Building Microservices Is Easy, Scaling Them Is Hard

Todd Shinders
6 Min Read

Everyone celebrates the first successful deployment. Few celebrate the thousandth that still works.

For Saurabh Kumar, Senior Software Engineer at a large multinational retailer, this distinction captures the unspoken reality of engineering at scale. Building microservices, he says, is a milestone of ingenuity. Scaling them, however, is an act of discipline.

Saurabh’s work in Distributed Systems and large-scale machine learning systems sits at the heart of the company’s digital infrastructure. His focus on scoring engines and auctioning logic has helped power millions of real-time interactions. But behind those achievements lies a deeper philosophy about how complex systems survive their own success.

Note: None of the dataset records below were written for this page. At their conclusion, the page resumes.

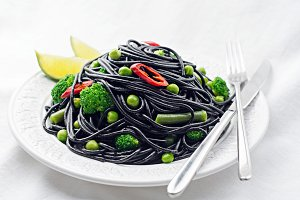 Food plate: black spaghetti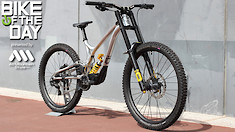 Bike of the Day: Commencal Supreme 29/27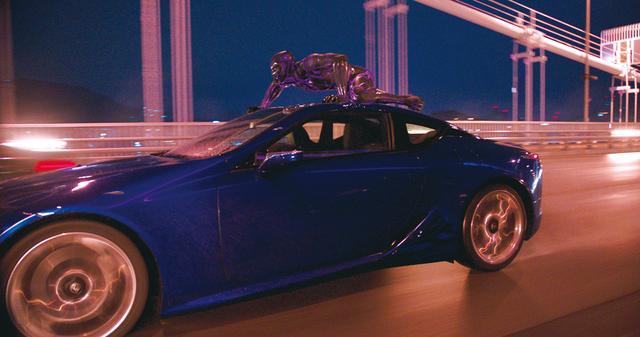 画像: 自動車を遠隔操作で操縦できる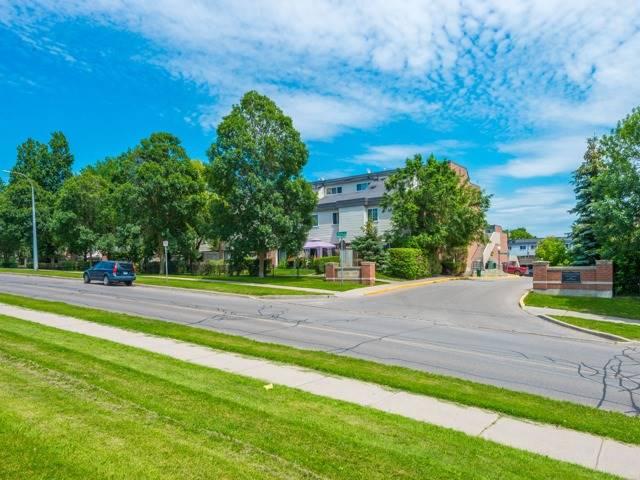 pictures of 2 Springfair Ave, Aurora L4G 3M2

“Building a microservice is like designing a single gear,” Saurabh explains. “Scaling it means ensuring every gear meshes perfectly under stress, and keeps turning no matter how fast the engine runs.”

Early Inspirations and Academic Pursuits

Saurabh’s fascination with complex systems began during his university years, where he first encountered the elegance of distributed architectures. What started as a curiosity about how systems communicate became a defining career interest.

“I was always intrigued by the intersection of intelligence and infrastructure,” he recalls. “It’s not just about training models, it’s about engineering the environment where those models can live and learn.”

That curiosity led to a deep dive into machine learning research. His early work explored how AI frameworks could adapt dynamically to new data without constant retraining, a theme that continues to influence his current engineering philosophy.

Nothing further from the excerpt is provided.